According to a report from Scholastic and the Bill & Melinda Gates Foundation, teachers spend roughly 95 minutes at home grading homework and planning lessons and work close to 11 hours per day. The lengthy workdays leave teachers feeling stressed and overextended. Below are some helpful tips for grading efficiently to help Missouri teachers save time on grading and use it for guiding students or simply getting the rest they need to be effective teachers!

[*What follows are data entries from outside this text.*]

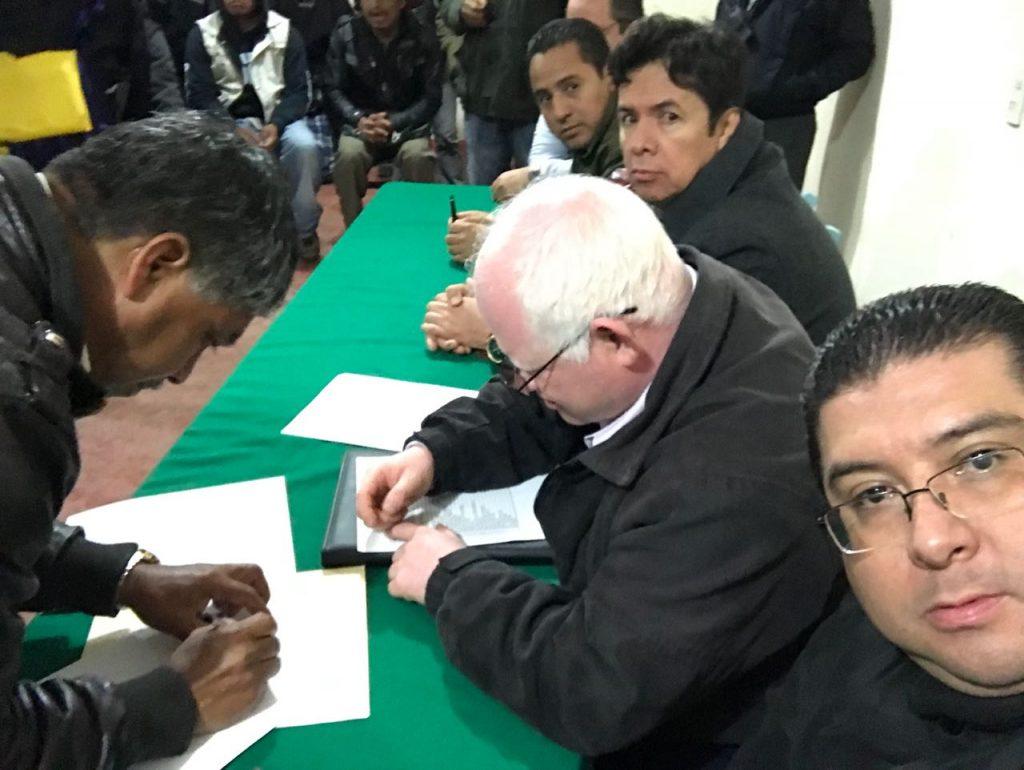 Indígenas tzotziles de Chiapas retienen a nueve funcionarios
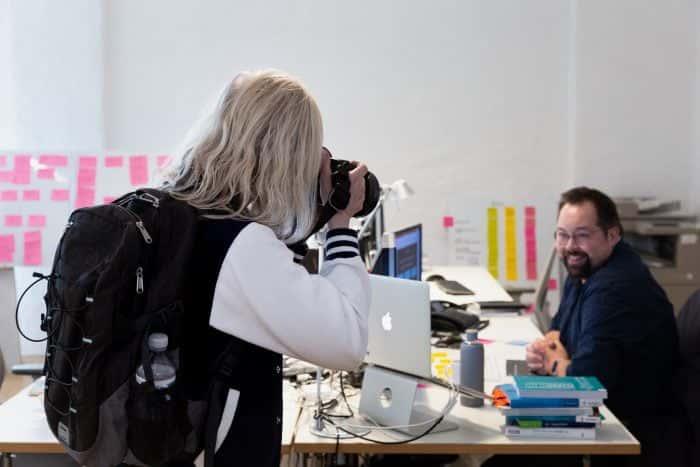 Mitarbeiterin der Metro AG schießt im Rahmen einer New Work Expedition ein Foto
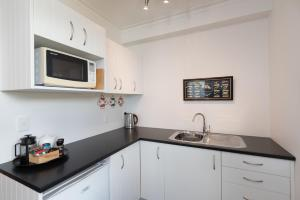 A kitchen or kitchenette at The Old Oak Boutique Hotel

Prepare Ahead to Make Grading Easier
A little extra legwork saves time on grading. Before handing out an assignment, teachers should spend time in class going over their expectations for the work by:

  • Handing out examples of good work
  • Explaining what lessons the assignment will reinforce and why it is valuable
  • Embedding their expectations in the assignment instructions – when students understand the grading expectations, teachers do not need to spend as much time evaluating grades or justifying marking decisions
  • Reminding students where, when and how they want the assignment handed in
  • Answering any questions students have – if teachers make sure their class understands what they want, they can increase student confidence and can decrease the amount of late assignments received

Along with preparing students for success, there are best practices teachers can adopt to make grading easier:

  • Making up an answer key in advance
  • Alphabetizing the assignments once they’re collected and making note of any late/missing assignments to follow up
  • Keeping a file of boilerplate comments for essay feedback, which can be pasted into student assignments if relevant (e.g. “Avoid passive voice”)
  • Maintaining a calendar that shows when assignments will be handed out, how long students have to complete the work and when teachers plan to grade assignments, so teachers can better manage their time and amounts of paperwork

Efficient Grading Tips
In addition to preparing in advance to grade student work, teachers can get actual grading done quickly by experimenting with the following techniques:

  • Scheduling grading time when they will not be disturbed or distracted and can concentrate
  • Approaching grading in a positive mood and with high energy
  • Setting goals with respect to grading, such as trying to reduce the time spent on grading spelling tests by 5 minutes per week until it takes the desired amount of time to correct student work
  • Avoiding the temptation to multitask or take breaks, as many teachers find that it takes much longer to get back into the groove after a small break
  • Grading one problem or answer at a time for all students and then moving on to the next, rather than grading one student’s quiz at a time
  • Taking notes of grading criteria as they grade and recording common trouble spots (which may require a reassessment of the rubric)
  • Paying attention to providing the appropriate level of feedback and knowing when to refer students elsewhere – for example, students who continually make spelling mistakes may need to visit the school’s writing center or receive tutoring
  • Separating graded assignments into piles by letter grade, then checking for consistency in marking before recording the final grade
  • Saving common feedback for a classroom discussion rather than spending time writing the same comments on every student’s paper or exam

These practices are flexible enough that teachers grades K-12 can adapt the technique to their classroom and make tweaks to find what works best for them. By finding ways to make the process of developing, going over and grading assignments more efficient, teachers can reinforce learned material better while spending less time on lesson grading.